By plotting the DNA sequence with each nucleobase magnified in proportion to its importance, this can provide some clues about what sequence of nucleobases form the binding motive for the transcription factor (TF) that we are trying to identify.
# Plot the motif importance for few random sequences
plot_index = np.random.randint(0, len(test_features), 5)
# Get the classification probabilities for the original sequences we want to plot
seq_matrix_for_plotting = test_features[plot_index, :]
plotting_pred = model.predict(seq_matrix_for_plotting).flatten() #[:, 1] for softmax # .flatten() for sigmoid
print("Sequences Predictions", np.round(plotting_pred, 3))
# Generate a new set of sequences where for each sequence every nucleobase is consecutively set to 0
tmp = np.repeat(seq_matrix_for_plotting, seq_length, axis=0)
a = np.ones((seq_length, seq_length), int)
np.fill_diagonal(a, 0)
b = np.repeat(a.reshape((1, seq_length, seq_length)), seq_matrix_for_plotting.shape[0], axis=0)
c = np.concatenate(b, axis=0)
seq_deleted = np.multiply(tmp, np.repeat(c.reshape((tmp.shape[0], seq_length, 1)), n_alphabet, axis=2))
# Calculate the prediction for each sequence with one deleted nucleotide
seq_deleted_pred = model.predict(seq_deleted, batch_size=32).flatten() #[:, 1] for softmax # .flatten() for sigmoid
# Score (option 1): Difference between prediction and seq_deleted_pred
scores = np.reshape((np.repeat(plotting_pred, seq_length) - seq_deleted_pred), (len(plot_index), seq_length))
# Score (option 2): Ratio between (1-d_pred) and (1-prediction)
# scores = np.reshape((1-d_pred)/(1-np.repeat(plotting_pred, seq_length))-1, (len(plot_index), seq_length))
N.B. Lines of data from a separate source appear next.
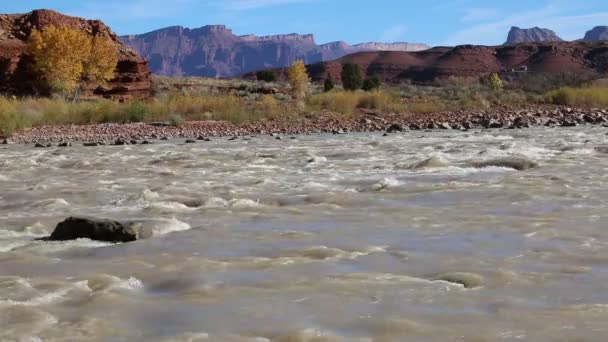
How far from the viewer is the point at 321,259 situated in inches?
146

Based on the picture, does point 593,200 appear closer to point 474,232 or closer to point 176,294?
→ point 474,232

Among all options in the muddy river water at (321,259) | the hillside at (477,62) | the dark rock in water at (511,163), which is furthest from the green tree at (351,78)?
the muddy river water at (321,259)

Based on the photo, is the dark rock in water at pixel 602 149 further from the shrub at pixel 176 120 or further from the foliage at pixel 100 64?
the foliage at pixel 100 64

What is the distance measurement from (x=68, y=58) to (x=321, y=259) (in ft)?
113

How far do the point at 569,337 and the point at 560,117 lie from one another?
58.0ft

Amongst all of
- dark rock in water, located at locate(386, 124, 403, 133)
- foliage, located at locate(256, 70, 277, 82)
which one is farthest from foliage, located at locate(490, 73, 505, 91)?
foliage, located at locate(256, 70, 277, 82)

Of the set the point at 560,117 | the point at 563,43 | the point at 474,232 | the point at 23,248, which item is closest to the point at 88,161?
the point at 23,248

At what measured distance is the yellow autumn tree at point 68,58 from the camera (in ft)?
117

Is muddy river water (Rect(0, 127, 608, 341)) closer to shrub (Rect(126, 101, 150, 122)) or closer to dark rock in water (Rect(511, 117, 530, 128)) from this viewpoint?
dark rock in water (Rect(511, 117, 530, 128))

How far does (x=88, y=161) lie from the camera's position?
10680 mm

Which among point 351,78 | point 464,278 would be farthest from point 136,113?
point 351,78

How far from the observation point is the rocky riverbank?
16.7 metres

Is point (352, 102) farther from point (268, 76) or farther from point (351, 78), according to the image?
point (268, 76)

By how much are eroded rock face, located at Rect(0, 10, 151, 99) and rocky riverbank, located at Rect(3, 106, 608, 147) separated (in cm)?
1909
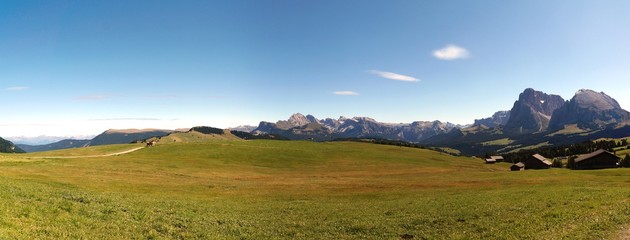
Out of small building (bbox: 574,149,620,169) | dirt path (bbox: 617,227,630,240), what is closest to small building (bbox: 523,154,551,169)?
small building (bbox: 574,149,620,169)

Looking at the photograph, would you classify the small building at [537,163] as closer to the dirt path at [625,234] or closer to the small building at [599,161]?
the small building at [599,161]

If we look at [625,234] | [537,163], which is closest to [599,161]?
[537,163]

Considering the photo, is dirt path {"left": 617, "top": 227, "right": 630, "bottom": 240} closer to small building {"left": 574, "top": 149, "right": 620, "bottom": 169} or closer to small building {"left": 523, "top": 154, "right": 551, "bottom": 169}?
→ small building {"left": 574, "top": 149, "right": 620, "bottom": 169}

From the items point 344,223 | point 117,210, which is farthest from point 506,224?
point 117,210

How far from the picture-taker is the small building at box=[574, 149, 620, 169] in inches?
4828

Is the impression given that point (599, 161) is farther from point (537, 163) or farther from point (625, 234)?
point (625, 234)

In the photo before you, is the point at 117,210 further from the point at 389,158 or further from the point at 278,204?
the point at 389,158

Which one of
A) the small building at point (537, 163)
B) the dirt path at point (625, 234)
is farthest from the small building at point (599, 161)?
the dirt path at point (625, 234)

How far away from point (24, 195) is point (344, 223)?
92.2 ft

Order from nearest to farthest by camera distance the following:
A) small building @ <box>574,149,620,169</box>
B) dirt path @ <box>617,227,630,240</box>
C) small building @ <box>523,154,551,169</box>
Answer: dirt path @ <box>617,227,630,240</box> → small building @ <box>574,149,620,169</box> → small building @ <box>523,154,551,169</box>

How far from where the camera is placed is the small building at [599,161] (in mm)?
122644

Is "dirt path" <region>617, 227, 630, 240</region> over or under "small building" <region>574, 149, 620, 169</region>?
over

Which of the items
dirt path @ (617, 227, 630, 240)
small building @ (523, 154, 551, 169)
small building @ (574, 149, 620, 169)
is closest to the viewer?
dirt path @ (617, 227, 630, 240)

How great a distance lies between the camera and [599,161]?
124688 mm
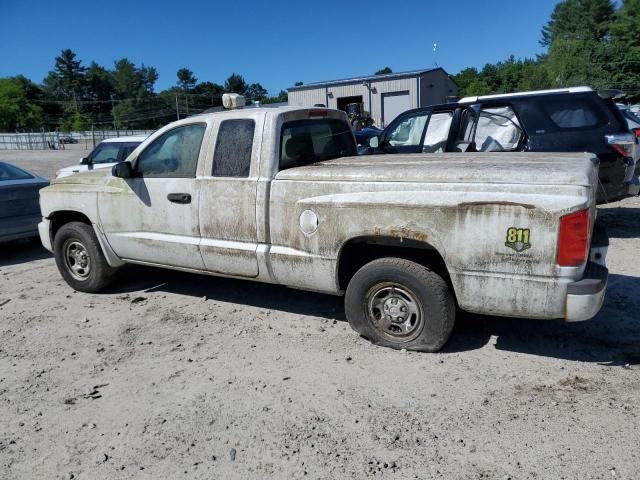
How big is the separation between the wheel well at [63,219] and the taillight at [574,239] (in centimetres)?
482

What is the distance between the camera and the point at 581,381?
11.5ft

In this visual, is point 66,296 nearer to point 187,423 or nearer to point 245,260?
point 245,260

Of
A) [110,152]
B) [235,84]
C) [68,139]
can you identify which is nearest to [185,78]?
[235,84]

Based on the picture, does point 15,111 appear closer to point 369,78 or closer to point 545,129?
point 369,78

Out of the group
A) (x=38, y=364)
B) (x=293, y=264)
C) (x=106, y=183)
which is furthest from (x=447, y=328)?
(x=106, y=183)

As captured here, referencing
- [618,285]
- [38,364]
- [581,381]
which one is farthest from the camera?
[618,285]

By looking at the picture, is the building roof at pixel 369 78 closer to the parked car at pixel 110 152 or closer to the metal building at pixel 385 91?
the metal building at pixel 385 91

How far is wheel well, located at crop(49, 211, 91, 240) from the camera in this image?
18.9ft

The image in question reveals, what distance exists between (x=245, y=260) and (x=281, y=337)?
2.46 ft

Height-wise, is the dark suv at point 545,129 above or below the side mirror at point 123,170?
above

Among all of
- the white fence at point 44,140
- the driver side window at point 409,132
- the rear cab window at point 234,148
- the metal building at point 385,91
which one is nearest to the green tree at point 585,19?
the metal building at point 385,91

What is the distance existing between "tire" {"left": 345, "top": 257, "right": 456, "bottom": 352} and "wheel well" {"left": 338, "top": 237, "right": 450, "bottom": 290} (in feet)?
0.49

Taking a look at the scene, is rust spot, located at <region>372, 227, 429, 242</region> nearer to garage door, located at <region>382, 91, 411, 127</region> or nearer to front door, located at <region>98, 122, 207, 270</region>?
front door, located at <region>98, 122, 207, 270</region>

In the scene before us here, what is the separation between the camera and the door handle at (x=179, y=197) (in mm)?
4758
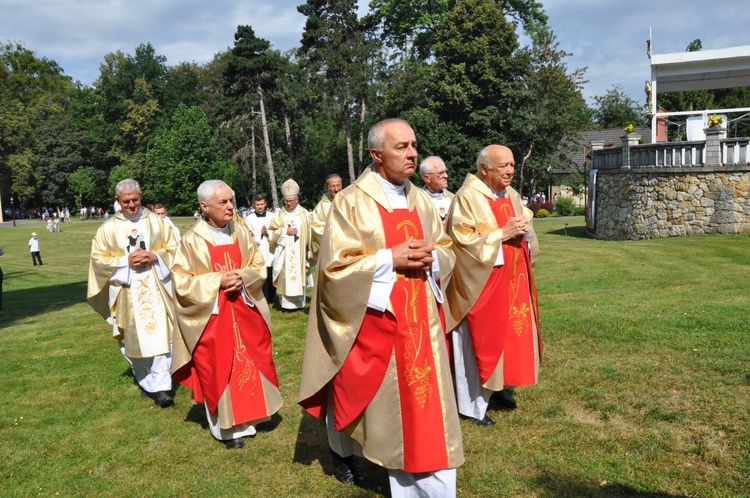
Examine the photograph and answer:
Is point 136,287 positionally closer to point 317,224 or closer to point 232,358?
point 232,358

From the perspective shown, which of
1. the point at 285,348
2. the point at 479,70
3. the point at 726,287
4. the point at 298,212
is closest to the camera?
the point at 285,348

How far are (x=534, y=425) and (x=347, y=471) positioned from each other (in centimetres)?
184

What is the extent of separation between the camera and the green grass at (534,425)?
181 inches

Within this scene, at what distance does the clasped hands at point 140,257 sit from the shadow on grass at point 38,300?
8.63m

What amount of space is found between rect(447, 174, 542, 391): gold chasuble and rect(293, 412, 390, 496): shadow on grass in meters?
1.34

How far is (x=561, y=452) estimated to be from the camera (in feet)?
16.1

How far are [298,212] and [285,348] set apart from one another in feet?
12.3

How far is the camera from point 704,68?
1961 centimetres

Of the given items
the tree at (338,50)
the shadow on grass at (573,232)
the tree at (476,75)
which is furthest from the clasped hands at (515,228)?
the tree at (338,50)

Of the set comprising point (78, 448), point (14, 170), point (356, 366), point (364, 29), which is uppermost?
point (364, 29)

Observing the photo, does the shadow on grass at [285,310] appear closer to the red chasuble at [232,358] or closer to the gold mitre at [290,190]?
the gold mitre at [290,190]

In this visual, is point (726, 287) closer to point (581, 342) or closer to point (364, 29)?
point (581, 342)

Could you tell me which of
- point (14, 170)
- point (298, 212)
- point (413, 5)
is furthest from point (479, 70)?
point (14, 170)

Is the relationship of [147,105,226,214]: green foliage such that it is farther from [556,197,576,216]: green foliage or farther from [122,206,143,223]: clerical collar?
[122,206,143,223]: clerical collar
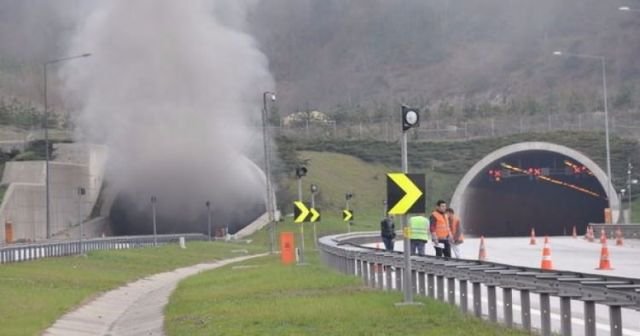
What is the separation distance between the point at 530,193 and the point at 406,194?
8351cm

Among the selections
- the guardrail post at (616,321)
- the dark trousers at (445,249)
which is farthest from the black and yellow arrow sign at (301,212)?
the guardrail post at (616,321)

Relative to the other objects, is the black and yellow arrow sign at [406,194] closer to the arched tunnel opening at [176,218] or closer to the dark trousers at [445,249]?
the dark trousers at [445,249]

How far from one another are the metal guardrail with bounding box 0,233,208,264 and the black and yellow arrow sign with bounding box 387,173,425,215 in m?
28.4

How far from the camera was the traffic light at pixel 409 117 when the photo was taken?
24188mm

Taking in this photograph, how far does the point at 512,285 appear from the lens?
19.6 m

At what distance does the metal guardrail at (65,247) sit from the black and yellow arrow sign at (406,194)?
28.4 m

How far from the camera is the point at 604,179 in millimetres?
91312

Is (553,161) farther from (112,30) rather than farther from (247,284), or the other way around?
(247,284)

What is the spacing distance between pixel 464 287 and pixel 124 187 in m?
78.1

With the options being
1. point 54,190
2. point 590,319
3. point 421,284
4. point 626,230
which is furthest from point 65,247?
point 590,319

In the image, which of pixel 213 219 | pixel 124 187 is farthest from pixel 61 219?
pixel 213 219

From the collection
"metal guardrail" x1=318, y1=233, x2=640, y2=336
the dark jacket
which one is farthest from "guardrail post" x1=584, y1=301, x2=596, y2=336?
the dark jacket

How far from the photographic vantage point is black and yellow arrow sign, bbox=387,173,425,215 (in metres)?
24.2

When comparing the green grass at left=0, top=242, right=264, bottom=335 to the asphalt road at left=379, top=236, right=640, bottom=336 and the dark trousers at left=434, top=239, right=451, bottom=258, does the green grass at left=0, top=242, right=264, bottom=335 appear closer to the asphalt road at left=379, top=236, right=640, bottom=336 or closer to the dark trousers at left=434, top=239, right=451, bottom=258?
the dark trousers at left=434, top=239, right=451, bottom=258
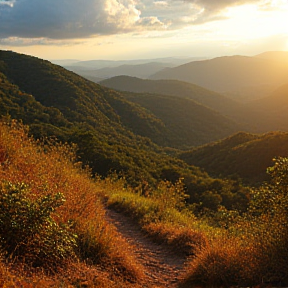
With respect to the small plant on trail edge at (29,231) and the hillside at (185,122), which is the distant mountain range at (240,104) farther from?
the small plant on trail edge at (29,231)

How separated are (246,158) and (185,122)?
136 ft

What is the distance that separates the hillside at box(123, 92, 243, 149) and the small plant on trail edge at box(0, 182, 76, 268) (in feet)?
171

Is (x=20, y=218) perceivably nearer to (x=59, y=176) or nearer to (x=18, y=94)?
(x=59, y=176)

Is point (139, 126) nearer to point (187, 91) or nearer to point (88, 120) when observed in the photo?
point (88, 120)

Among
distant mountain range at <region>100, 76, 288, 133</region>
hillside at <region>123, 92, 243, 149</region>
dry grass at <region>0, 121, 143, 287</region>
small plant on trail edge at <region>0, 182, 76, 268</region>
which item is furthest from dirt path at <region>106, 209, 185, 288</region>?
distant mountain range at <region>100, 76, 288, 133</region>

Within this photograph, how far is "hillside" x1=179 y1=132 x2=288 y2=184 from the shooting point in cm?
3017

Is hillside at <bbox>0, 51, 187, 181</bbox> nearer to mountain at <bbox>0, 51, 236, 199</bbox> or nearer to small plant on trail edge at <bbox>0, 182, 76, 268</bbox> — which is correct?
mountain at <bbox>0, 51, 236, 199</bbox>

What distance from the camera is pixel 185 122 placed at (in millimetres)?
73375

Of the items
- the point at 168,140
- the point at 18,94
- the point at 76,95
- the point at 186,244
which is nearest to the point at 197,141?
the point at 168,140

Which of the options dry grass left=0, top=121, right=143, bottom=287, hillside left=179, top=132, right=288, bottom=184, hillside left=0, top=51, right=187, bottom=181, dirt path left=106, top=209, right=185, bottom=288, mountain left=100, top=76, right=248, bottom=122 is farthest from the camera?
mountain left=100, top=76, right=248, bottom=122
# Clip numbers to reasonable range
scores = np.clip(scores, -1.0, 1.0)
%matplotlib inline
import motif_plotter
for idx in range(0, len(plot_index)):
print("Prediction probability ={}".format(np.round(plotting_pred[idx], 3)))
fig = plt.figure(figsize=(18, 5), dpi=80)
ax = fig.add_subplot(111)
motif_plotter.make_single_sequence_spectrum(ax,
seq_matrix_for_plotting[idx].reshape((seq_length, n_alphabet)),
np.arcsinh(scores[idx]).reshape(seq_length, 1),
one_hot_decoding=["/", 'A', 'C', 'T', 'G'],
colors=['#000000', '#008000', '#0000cc', '#cc0000', '#ffb300'])
plt.show()
Sequences Predictions [0.951 0.002 0.001 0.964 0.89 ]
Prediction probability =0.9509999752044678
Prediction probability =0.0020000000949949026
Prediction probability =0.0010000000474974513
Prediction probability =0.9639999866485596
Prediction probability =0.8899999856948853
The results above show high importance scores for the motif CCGCA appearing in the positively classified DNA sequence. There are some additional motifs that also appear to have some effect on the TF binding, like GTTT, GTTG and GTTA, and they usually precede the main CCGCA motif by few nucleobases.